WHAT YOU HAVE TO DO =
Make an exact copy of the listing underneath, skipping each picture.

GIVEN MATERIAL =
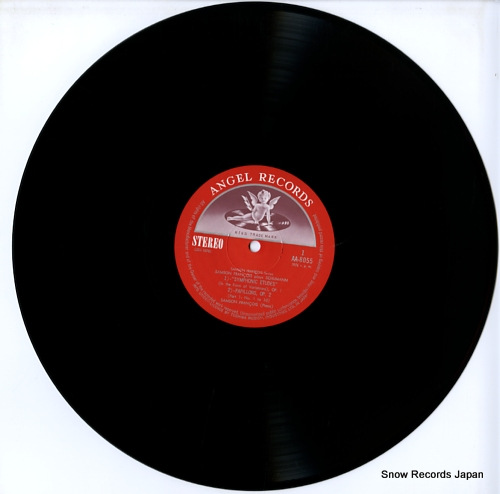 FRANCOIS, SAMSON schumann; piano symphony etudes/papillons/carnival AA-8055
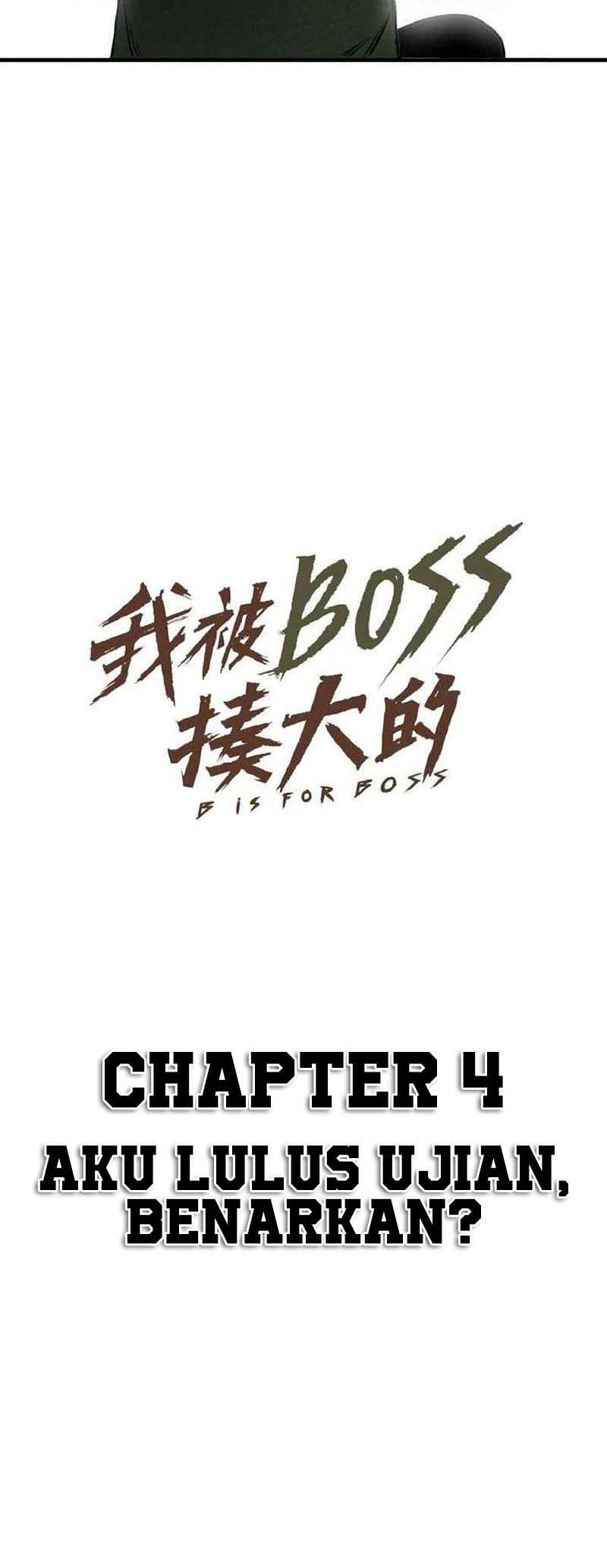 I Was Beaten Up By The Boss Chapter 4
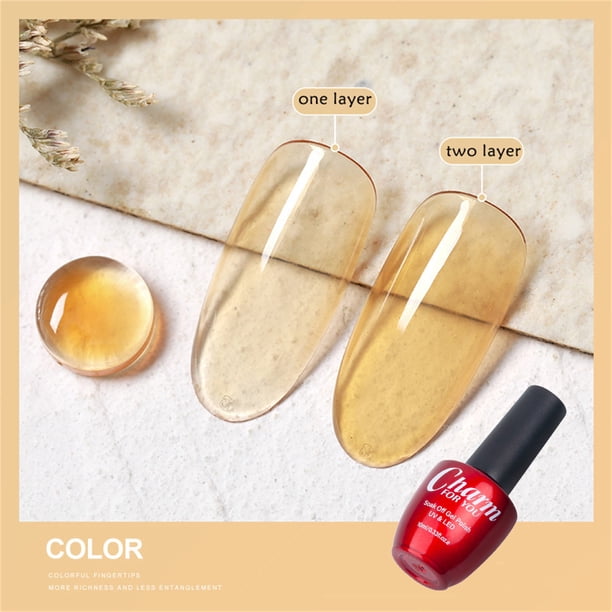 Esmalte de uñas, regalos para mujeres, esmalte de uñas de color hielo transparente, esmalte de uñas ámbar japonés, pegamento de fototerapia, 10 ml, manicura A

RESPONSE BELOW =
 FRANCOIS, SAMSON schumann; piano symphony etudes/papillons/carnival AA-8055
 I Was Beaten Up By The Boss Chapter 4
 Esmalte de uñas, regalos para mujeres, esmalte de uñas de color hielo transparente, esmalte de uñas ámbar japonés, pegamento de fototerapia, 10 ml, manicura A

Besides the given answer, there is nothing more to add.